Tasks to complete ->
1. In the article on daridorexant's insomnia trials, why did the 25mg dose seem to be the one Idorsia was banking on? Answer in one to three sentences.
2. Print the part of the daridorexant article between "Not only has" and "April 20, 2020).", inclusive.
Top of Document section
Daridorexant can’t reach the heights of its first pivotal study win, but a pooled analysis could still save it.
Idorsia has followed daridorexant’s first pivotal study success in insomnia, reported in April, with what it claims to be a hit in the project’s second pivotal trial. Closer reading of the results, however, reveals a rather mixed dataset.
Not only has the 25mg dose missed the key secondary measure of daytime functioning – an expected setback after its first pivotal study miss – one of the two co-primary endpoints has failed to show a benefit, too. Idorsia must now hope that pooling the results for the 25mg dose passes statistical and regulatory muster.
Both the earlier 301 trial and the 302 study toplined today measured similar efficacy metrics, and enrolled around 900 patients each, but one key difference between them was always apparent: while the first tested 25mg and 50mg, the second looked at 10mg and 25mg.
25mg therefore seemed always to be the dose Idorsia was banking on, with 50mg representing something of a wild card. However, in the 301 study it was only 50mg that aced both primary and both secondary endpoints (Idorsia adds insomnia to its pipeline successes, April 20, 2020).
The 302 trial readout shows 25mg missing the secondary daytime functioning endpoint, as it had in the first, and additionally hitting only one of the primaries – sleep maintenance, but not sleep onset. The lowest, 10mg dose failed to hit any endpoint with statistical significance, though all showed a numerical benefit versus placebo.
On an analyst call Idorsia stressed that numerically the results were consistent across both trials, though it will not reveal any numbers until a scientific conference. Its argument is that it is merely statistical powering that has defeated daridorexant in some aspects of trial 302.
Bottom of Document section
Top of Record set
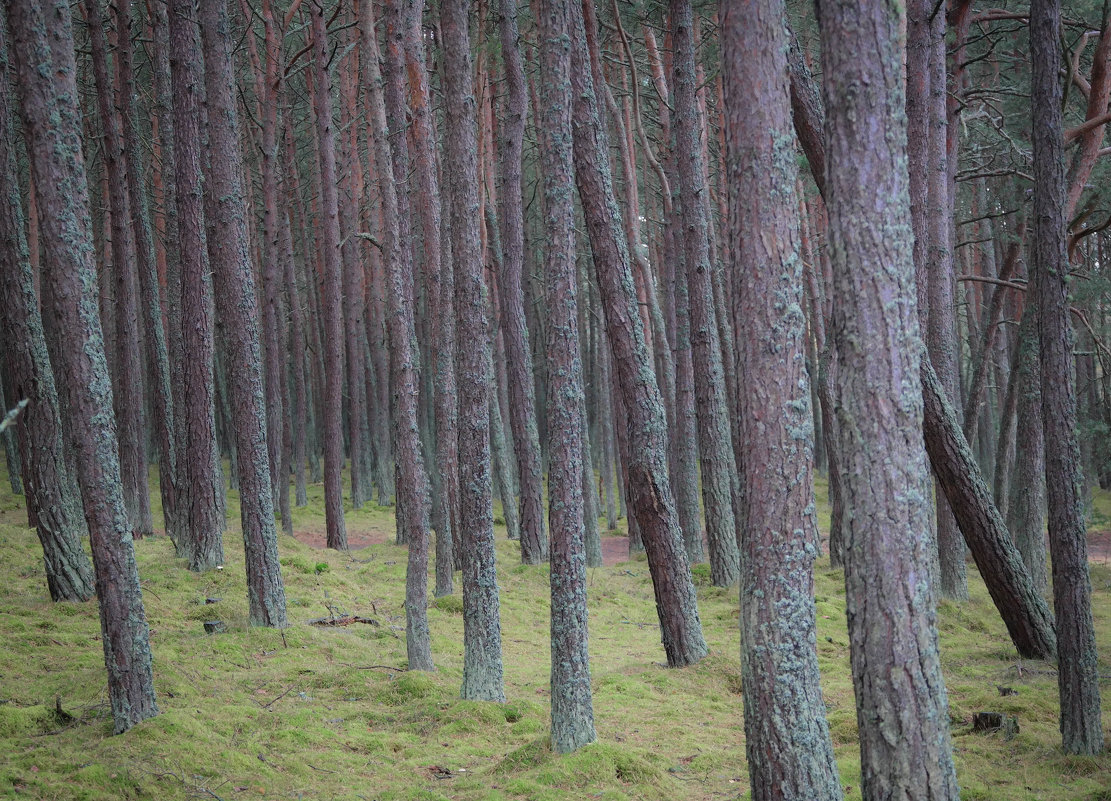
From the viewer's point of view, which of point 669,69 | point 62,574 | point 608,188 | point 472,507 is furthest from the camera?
point 669,69

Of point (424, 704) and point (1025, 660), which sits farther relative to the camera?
point (1025, 660)

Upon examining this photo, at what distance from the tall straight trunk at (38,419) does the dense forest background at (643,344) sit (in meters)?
0.03

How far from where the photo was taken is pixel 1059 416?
6105 mm

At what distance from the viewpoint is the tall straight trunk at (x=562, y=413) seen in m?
6.30

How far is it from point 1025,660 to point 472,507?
5828 millimetres

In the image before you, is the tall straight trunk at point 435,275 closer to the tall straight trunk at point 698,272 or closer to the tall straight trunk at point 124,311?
the tall straight trunk at point 698,272

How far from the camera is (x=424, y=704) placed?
767 cm

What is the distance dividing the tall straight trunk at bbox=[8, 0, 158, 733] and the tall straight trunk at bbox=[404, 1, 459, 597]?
305 cm

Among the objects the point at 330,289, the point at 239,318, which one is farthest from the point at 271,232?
the point at 239,318

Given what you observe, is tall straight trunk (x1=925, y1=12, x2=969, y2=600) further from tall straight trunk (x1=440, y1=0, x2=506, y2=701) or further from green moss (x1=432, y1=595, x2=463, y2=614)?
green moss (x1=432, y1=595, x2=463, y2=614)

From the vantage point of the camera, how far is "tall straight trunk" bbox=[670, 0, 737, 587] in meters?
11.1

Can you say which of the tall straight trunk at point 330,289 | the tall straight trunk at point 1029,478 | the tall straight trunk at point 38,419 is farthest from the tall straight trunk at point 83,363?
the tall straight trunk at point 1029,478

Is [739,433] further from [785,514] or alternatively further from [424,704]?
[424,704]

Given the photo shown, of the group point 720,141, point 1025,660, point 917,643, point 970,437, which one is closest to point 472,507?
point 917,643
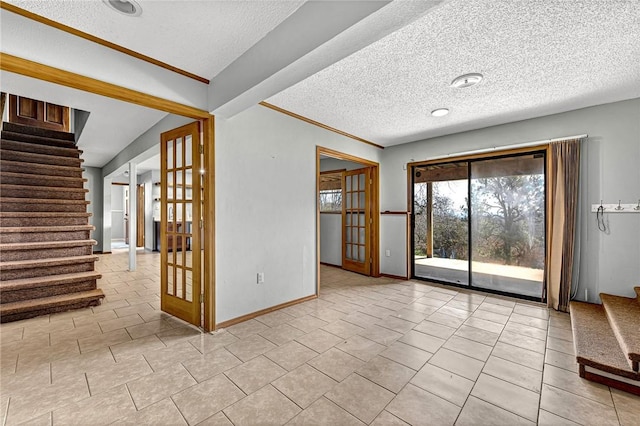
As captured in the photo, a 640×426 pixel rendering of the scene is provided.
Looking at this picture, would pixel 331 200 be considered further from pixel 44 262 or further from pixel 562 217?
pixel 44 262

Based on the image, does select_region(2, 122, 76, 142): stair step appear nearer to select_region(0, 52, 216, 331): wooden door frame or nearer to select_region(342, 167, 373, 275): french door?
select_region(0, 52, 216, 331): wooden door frame

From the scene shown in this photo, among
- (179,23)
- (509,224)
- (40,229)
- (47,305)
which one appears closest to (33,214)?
(40,229)

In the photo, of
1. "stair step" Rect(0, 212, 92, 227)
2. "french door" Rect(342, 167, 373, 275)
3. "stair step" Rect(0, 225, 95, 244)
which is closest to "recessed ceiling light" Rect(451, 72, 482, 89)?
"french door" Rect(342, 167, 373, 275)

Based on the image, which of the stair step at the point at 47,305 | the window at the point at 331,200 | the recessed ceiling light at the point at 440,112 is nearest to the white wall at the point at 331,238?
the window at the point at 331,200

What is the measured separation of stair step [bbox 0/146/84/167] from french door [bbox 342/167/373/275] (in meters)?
4.74

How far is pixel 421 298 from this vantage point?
3.82m

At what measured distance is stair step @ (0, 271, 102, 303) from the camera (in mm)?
3150

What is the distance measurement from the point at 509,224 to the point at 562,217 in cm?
71

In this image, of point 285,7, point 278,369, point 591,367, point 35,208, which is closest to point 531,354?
point 591,367

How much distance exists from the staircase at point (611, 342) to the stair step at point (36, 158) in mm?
6724

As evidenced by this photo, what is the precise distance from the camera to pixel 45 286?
11.0 ft

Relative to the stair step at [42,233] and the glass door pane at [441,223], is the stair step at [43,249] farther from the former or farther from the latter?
the glass door pane at [441,223]

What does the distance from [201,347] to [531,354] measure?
9.27 ft

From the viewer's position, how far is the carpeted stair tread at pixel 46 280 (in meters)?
3.13
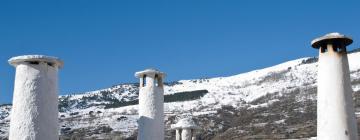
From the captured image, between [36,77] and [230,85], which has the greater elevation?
[230,85]

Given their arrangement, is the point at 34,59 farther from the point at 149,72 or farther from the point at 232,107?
the point at 232,107

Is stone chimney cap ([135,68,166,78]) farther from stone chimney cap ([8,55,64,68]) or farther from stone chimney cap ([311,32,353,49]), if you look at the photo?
stone chimney cap ([311,32,353,49])

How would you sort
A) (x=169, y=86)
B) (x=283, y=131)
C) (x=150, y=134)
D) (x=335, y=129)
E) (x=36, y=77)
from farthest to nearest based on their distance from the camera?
(x=169, y=86)
(x=283, y=131)
(x=150, y=134)
(x=36, y=77)
(x=335, y=129)

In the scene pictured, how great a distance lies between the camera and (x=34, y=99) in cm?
1377

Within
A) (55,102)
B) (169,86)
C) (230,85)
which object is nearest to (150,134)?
(55,102)

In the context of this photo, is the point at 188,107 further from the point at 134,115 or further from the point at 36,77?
the point at 36,77

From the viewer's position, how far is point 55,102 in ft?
46.6

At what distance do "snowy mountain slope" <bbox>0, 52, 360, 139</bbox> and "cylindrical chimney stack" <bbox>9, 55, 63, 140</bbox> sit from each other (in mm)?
41798

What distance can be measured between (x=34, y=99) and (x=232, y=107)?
3500 inches

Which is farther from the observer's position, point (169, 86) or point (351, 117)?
point (169, 86)

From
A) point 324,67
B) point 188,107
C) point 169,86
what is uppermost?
point 169,86

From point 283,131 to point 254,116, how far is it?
68.8 ft

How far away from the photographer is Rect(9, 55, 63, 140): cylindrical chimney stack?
537 inches

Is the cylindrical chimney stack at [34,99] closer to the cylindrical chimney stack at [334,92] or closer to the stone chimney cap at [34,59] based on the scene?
the stone chimney cap at [34,59]
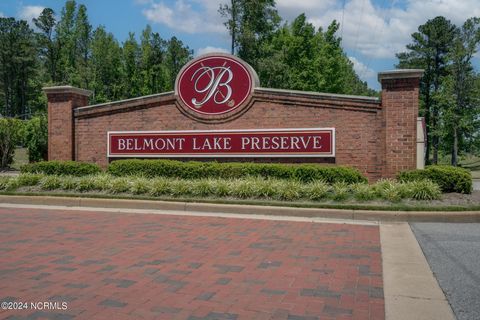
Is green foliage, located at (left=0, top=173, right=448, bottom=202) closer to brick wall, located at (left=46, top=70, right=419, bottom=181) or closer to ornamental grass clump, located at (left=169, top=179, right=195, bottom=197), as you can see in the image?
ornamental grass clump, located at (left=169, top=179, right=195, bottom=197)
Bottom of Record set
Solutions to the tasks ->
1. The 25mg dose was the only dose tested in both pivotal trials. The 301 study tested 25mg and 50mg, and the 302 study tested 10mg and 25mg.

2.
Not only has the 25mg dose missed the key secondary measure of daytime functioning – an expected setback after its first pivotal study miss – one of the two co-primary endpoints has failed to show a benefit, too. Idorsia must now hope that pooling the results for the 25mg dose passes statistical and regulatory muster.
Both the earlier 301 trial and the 302 study toplined today measured similar efficacy metrics, and enrolled around 900 patients each, but one key difference between them was always apparent: while the first tested 25mg and 50mg, the second looked at 10mg and 25mg.
25mg therefore seemed always to be the dose Idorsia was banking on, with 50mg representing something of a wild card. However, in the 301 study it was only 50mg that aced both primary and both secondary endpoints (Idorsia adds insomnia to its pipeline successes, April 20, 2020).